» **Requirement**
Go to the line containing "Which applies to" below; retype it and all following lines exactly, and leave out the pictures.

» **Entries on spatial positioning**
## BEGIN

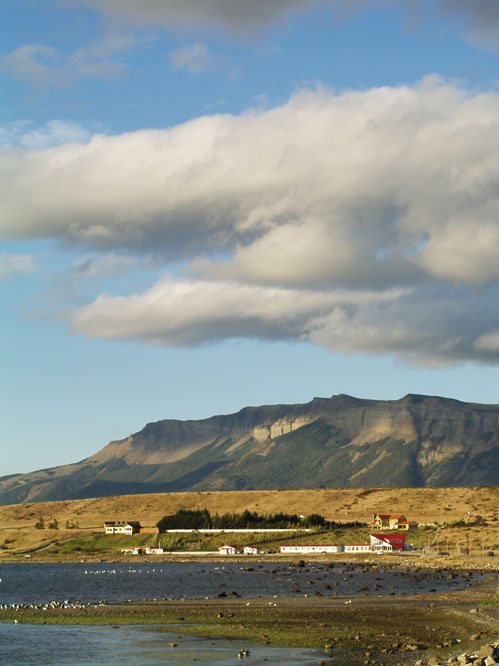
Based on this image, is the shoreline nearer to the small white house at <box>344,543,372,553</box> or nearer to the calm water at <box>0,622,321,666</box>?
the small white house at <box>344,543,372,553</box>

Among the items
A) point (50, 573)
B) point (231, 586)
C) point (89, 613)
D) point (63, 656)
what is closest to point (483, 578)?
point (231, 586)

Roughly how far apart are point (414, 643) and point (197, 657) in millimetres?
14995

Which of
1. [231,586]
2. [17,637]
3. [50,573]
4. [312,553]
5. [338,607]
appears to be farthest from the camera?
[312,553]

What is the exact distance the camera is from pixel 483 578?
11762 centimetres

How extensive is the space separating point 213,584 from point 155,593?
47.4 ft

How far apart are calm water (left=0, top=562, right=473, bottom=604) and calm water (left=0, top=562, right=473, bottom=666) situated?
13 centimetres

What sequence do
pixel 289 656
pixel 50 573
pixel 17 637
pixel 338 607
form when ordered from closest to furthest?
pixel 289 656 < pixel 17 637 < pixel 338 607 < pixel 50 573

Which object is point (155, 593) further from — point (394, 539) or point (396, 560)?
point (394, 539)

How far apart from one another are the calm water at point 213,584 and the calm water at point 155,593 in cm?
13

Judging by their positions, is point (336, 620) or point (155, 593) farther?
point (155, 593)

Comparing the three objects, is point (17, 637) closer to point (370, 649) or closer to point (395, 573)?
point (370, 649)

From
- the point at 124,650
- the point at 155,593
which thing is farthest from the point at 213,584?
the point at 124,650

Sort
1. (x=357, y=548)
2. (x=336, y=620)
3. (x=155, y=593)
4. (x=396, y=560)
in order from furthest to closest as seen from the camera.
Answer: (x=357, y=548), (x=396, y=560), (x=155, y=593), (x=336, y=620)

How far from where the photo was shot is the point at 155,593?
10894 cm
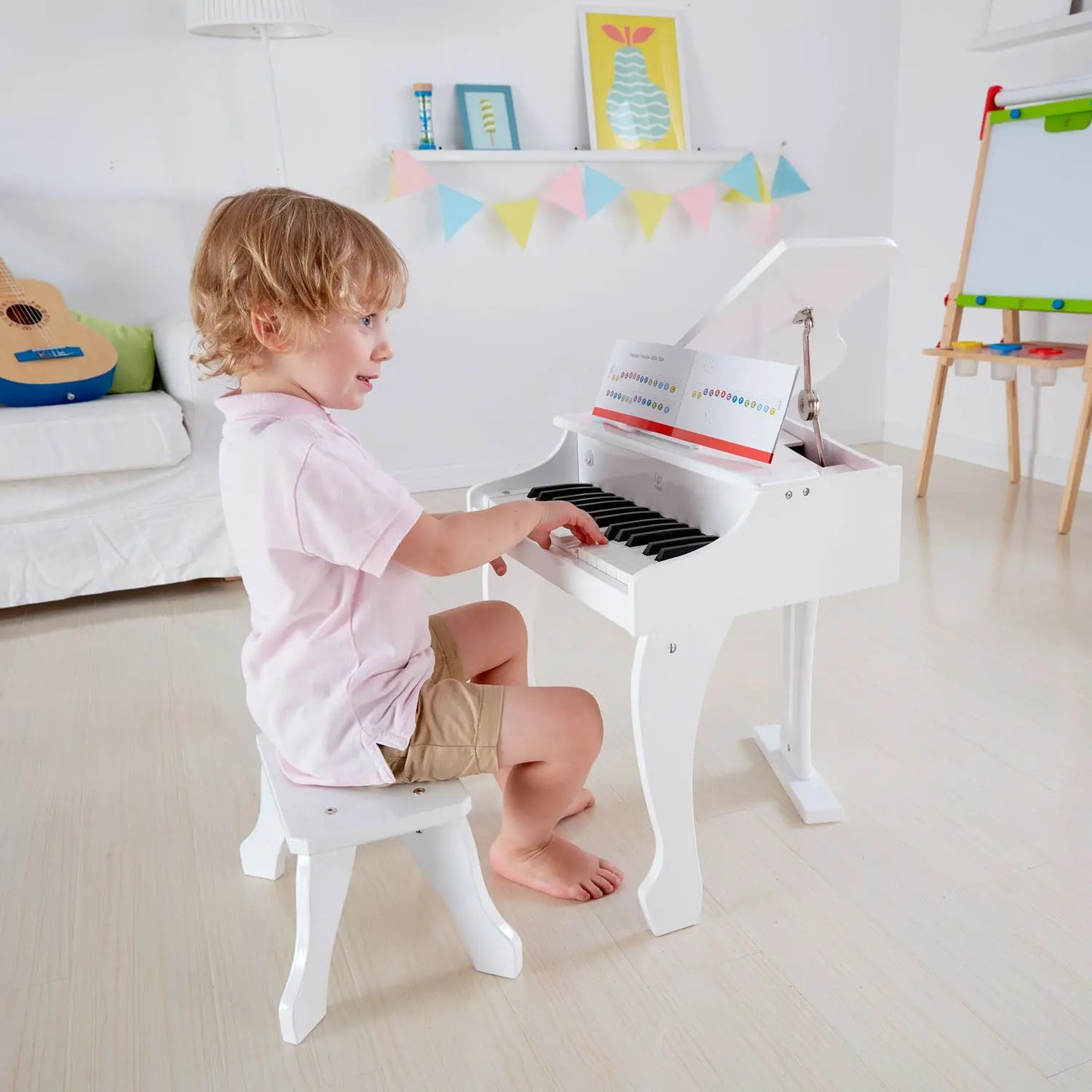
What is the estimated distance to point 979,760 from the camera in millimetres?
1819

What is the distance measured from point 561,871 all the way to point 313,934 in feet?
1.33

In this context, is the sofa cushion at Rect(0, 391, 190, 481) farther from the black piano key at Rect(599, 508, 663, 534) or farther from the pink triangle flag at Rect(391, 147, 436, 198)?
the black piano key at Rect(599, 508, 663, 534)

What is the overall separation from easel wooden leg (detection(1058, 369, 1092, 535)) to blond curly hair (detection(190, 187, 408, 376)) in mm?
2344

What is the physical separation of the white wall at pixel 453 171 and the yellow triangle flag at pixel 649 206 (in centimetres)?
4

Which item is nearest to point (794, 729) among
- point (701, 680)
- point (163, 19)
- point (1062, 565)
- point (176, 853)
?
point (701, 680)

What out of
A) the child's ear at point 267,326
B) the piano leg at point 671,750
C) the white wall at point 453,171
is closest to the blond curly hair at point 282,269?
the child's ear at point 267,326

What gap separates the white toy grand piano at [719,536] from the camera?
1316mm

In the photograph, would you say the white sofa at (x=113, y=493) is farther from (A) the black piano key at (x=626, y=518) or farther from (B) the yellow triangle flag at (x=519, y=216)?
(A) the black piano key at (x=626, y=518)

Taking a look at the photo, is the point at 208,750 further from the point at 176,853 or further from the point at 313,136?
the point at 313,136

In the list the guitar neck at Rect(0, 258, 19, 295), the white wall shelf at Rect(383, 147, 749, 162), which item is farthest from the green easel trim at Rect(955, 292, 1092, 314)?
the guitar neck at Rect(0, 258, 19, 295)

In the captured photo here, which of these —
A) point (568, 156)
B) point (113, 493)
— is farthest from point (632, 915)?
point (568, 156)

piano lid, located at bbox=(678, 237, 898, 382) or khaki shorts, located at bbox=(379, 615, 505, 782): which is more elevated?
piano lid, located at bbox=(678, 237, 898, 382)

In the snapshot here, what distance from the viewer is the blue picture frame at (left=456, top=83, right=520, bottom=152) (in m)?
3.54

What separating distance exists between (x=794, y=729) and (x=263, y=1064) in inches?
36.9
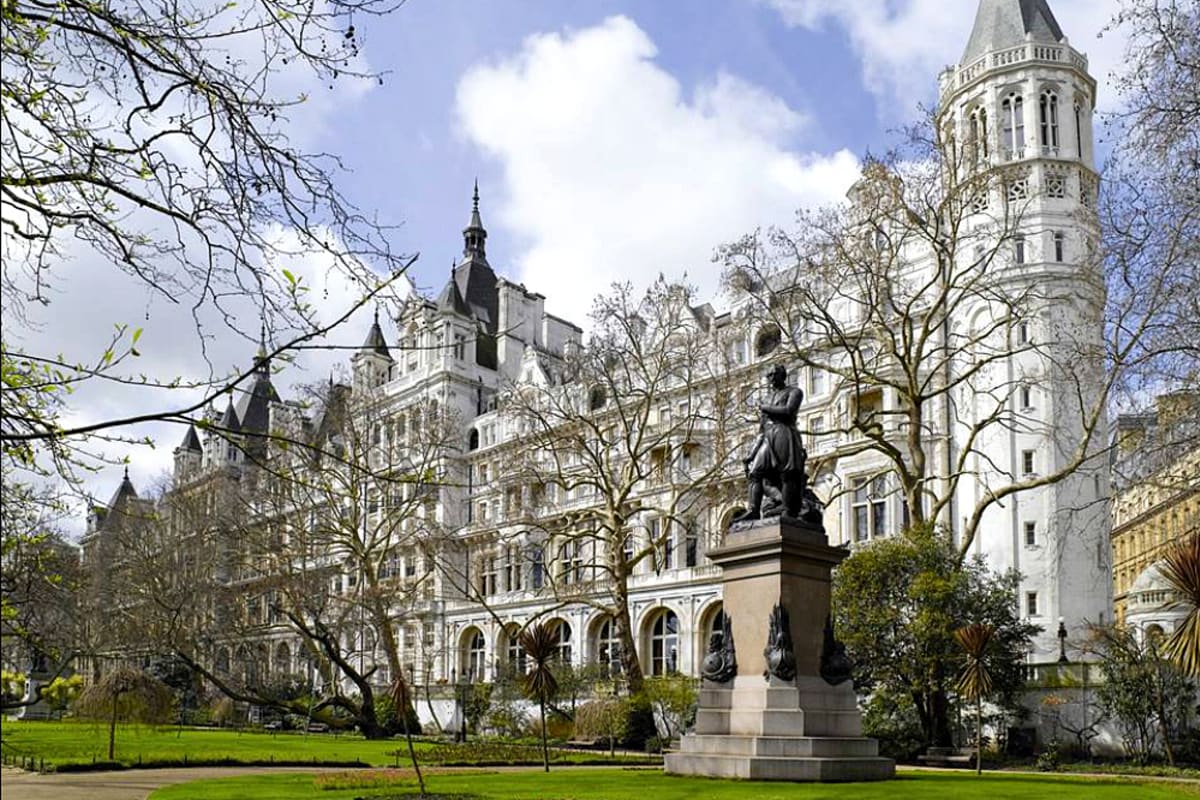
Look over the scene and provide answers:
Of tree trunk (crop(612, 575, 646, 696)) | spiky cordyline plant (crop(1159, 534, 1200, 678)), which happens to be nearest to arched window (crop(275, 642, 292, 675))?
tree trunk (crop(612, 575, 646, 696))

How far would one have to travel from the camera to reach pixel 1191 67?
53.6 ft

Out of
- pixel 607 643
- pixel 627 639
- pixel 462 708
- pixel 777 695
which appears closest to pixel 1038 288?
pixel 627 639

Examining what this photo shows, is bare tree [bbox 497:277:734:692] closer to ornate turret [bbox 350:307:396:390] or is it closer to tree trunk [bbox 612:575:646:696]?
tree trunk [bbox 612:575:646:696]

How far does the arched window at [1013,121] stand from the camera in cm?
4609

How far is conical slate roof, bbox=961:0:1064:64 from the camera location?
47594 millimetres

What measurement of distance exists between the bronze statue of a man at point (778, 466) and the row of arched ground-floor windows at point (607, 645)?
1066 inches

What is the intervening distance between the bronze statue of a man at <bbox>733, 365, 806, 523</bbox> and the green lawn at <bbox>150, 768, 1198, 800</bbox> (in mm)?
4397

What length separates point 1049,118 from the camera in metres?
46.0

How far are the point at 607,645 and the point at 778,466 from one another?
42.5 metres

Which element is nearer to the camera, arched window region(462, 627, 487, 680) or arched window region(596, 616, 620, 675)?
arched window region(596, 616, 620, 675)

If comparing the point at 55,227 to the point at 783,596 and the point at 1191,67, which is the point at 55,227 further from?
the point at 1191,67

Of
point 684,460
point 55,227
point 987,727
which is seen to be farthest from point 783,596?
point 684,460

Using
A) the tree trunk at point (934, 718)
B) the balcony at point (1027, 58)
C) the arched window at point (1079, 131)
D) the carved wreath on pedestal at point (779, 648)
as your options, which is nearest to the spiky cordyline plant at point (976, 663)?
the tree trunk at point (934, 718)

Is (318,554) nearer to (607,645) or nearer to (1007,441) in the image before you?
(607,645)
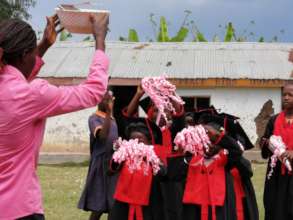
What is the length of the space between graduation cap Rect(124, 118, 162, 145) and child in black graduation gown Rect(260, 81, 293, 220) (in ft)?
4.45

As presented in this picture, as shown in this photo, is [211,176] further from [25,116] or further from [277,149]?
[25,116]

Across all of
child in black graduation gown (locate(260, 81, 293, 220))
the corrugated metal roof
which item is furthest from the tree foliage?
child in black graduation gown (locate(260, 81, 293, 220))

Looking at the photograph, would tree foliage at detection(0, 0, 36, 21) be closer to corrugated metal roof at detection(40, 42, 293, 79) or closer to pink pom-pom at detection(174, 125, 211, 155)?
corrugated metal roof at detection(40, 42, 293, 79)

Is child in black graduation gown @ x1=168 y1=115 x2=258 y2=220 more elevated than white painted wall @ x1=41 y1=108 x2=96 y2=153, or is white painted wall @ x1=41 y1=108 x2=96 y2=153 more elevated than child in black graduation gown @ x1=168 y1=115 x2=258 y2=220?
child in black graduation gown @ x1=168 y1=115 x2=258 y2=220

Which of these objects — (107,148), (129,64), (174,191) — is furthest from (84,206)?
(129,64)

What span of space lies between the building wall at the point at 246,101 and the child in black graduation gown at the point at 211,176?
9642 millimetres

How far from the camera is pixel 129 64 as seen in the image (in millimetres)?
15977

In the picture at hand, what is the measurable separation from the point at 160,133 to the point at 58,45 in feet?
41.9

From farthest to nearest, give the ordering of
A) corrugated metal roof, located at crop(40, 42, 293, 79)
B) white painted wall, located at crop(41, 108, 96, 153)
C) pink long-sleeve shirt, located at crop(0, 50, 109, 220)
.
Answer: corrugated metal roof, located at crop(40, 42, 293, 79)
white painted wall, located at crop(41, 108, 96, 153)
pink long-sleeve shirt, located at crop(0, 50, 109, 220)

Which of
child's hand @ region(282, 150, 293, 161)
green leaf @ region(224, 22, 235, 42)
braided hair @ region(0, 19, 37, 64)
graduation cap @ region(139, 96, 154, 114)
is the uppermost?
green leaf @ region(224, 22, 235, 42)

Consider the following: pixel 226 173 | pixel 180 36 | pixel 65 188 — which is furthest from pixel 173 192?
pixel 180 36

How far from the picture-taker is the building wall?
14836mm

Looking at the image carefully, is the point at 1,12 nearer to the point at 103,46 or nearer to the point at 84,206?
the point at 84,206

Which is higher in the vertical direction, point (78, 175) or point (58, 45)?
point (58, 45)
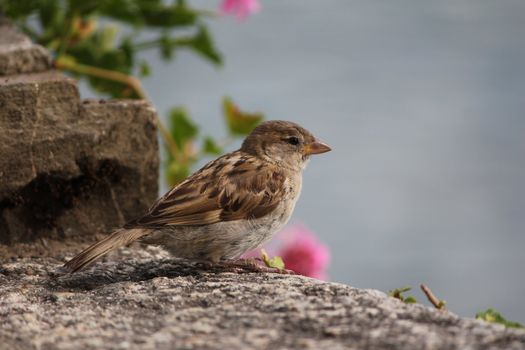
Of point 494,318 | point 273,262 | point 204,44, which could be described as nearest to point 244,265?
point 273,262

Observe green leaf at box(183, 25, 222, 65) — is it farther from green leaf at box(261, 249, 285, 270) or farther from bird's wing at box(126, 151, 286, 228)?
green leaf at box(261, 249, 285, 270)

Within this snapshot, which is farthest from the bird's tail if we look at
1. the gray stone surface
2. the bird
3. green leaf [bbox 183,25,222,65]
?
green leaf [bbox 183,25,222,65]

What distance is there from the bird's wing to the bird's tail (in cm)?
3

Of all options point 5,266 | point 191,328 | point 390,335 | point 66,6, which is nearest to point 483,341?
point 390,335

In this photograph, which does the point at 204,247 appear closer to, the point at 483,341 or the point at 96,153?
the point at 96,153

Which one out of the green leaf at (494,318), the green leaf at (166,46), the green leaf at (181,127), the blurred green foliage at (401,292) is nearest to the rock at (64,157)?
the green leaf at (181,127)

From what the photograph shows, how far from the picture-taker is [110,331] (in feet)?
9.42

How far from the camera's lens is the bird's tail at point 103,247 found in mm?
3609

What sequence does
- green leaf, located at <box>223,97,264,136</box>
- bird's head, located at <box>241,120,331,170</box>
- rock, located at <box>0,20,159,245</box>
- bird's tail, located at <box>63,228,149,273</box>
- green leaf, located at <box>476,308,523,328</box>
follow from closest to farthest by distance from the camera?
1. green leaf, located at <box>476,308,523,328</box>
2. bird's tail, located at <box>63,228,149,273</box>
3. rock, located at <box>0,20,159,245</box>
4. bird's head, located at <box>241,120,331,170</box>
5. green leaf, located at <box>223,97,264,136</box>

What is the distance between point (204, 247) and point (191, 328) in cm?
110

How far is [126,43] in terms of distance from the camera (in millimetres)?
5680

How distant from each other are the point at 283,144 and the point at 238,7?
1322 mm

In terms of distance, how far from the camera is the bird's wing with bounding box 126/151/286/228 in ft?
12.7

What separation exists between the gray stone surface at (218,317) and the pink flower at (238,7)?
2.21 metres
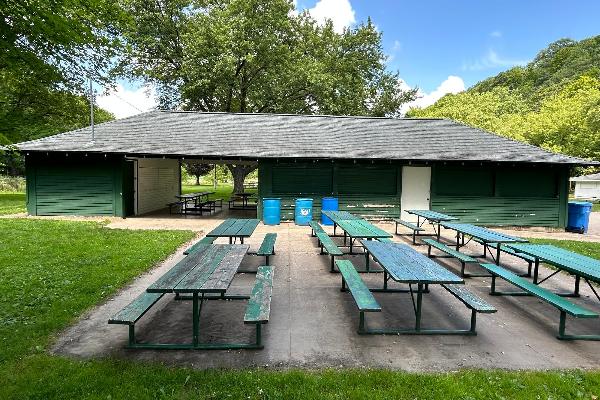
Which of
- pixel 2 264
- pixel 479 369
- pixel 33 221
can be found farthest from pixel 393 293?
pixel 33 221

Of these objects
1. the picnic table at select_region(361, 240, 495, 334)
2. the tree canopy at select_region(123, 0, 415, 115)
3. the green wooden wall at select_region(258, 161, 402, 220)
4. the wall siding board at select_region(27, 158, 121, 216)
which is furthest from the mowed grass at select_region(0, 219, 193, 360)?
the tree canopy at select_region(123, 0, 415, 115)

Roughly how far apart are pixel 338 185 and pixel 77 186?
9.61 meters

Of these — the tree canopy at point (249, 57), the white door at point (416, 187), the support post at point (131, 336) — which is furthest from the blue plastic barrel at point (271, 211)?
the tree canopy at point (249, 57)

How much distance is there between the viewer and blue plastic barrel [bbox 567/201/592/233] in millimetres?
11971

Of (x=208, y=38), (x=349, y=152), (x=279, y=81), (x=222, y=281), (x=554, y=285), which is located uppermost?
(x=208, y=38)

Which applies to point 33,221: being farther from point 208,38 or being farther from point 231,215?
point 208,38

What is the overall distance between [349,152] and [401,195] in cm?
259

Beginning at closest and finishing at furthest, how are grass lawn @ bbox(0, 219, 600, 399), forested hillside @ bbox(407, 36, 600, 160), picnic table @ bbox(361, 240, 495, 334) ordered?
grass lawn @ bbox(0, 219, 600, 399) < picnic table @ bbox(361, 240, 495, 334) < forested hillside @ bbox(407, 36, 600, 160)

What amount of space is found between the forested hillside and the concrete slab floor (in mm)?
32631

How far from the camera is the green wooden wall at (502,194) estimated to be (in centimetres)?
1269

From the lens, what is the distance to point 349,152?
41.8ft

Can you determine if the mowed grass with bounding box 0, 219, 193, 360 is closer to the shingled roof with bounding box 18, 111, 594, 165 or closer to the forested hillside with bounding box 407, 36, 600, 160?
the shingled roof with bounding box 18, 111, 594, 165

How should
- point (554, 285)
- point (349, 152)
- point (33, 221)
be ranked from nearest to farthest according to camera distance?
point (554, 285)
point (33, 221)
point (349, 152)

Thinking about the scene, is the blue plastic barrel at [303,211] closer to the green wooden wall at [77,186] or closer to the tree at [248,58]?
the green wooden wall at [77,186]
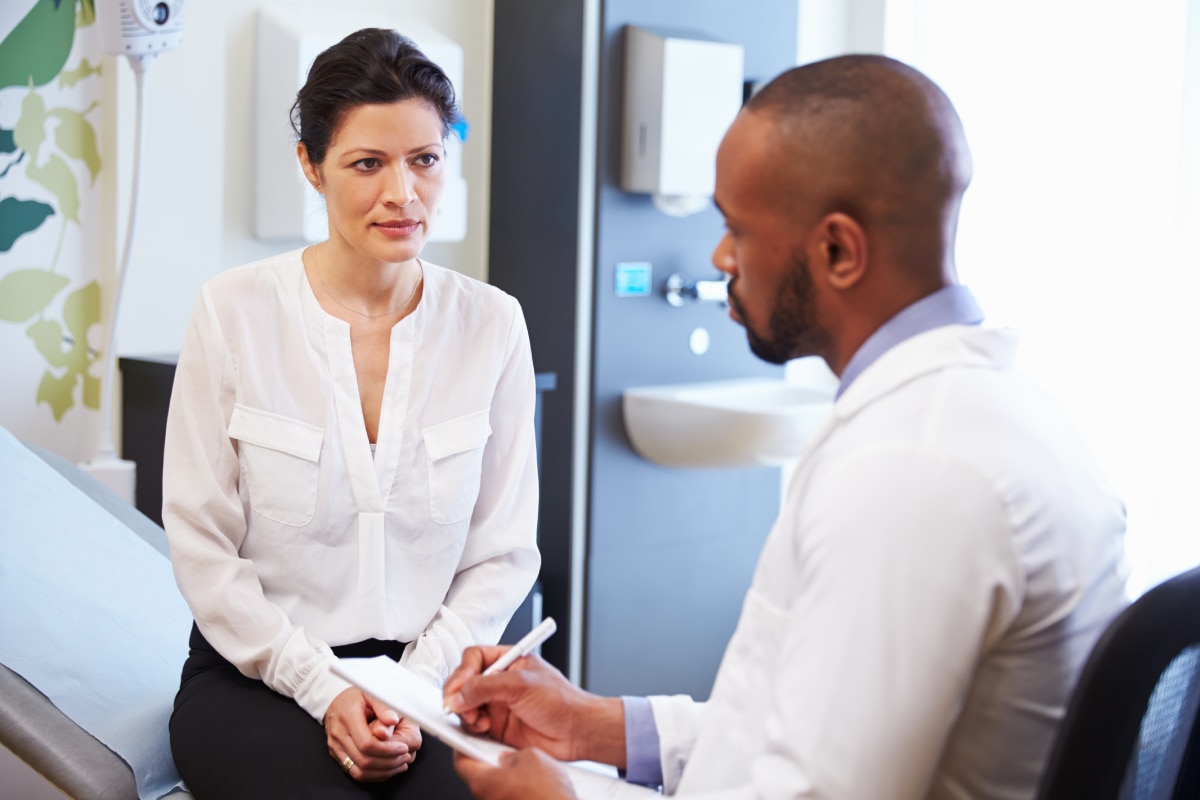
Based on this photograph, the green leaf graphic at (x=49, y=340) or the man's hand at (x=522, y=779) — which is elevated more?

## END

» **Result for this task**
Which applies to point 33,221: being farther from point 208,38 or being farther from point 231,215?
point 208,38

What is the overall distance between [349,152] and [401,195] in cm?
259

Beginning at closest and finishing at furthest, how are grass lawn @ bbox(0, 219, 600, 399), forested hillside @ bbox(407, 36, 600, 160), picnic table @ bbox(361, 240, 495, 334) ordered?
grass lawn @ bbox(0, 219, 600, 399) < picnic table @ bbox(361, 240, 495, 334) < forested hillside @ bbox(407, 36, 600, 160)

What amount of space is found between the forested hillside and the concrete slab floor (in mm)?
32631

How far from the camera is the green wooden wall at (502,194) estimated to be (in centimetres)?
1269

From the lens, what is the distance to point 349,152?
41.8ft

Can you determine if the mowed grass with bounding box 0, 219, 193, 360 is closer to the shingled roof with bounding box 18, 111, 594, 165 or closer to the forested hillside with bounding box 407, 36, 600, 160?
the shingled roof with bounding box 18, 111, 594, 165

How should
- point (554, 285)
- point (349, 152)
- point (33, 221)
be ranked from nearest to farthest according to camera distance?
point (554, 285)
point (33, 221)
point (349, 152)

Thinking about the scene, is the blue plastic barrel at [303,211] closer to the green wooden wall at [77,186] or closer to the tree at [248,58]?
the green wooden wall at [77,186]
Based on this photograph, the green leaf graphic at (x=49, y=340) or the man's hand at (x=522, y=779) — which is elevated more?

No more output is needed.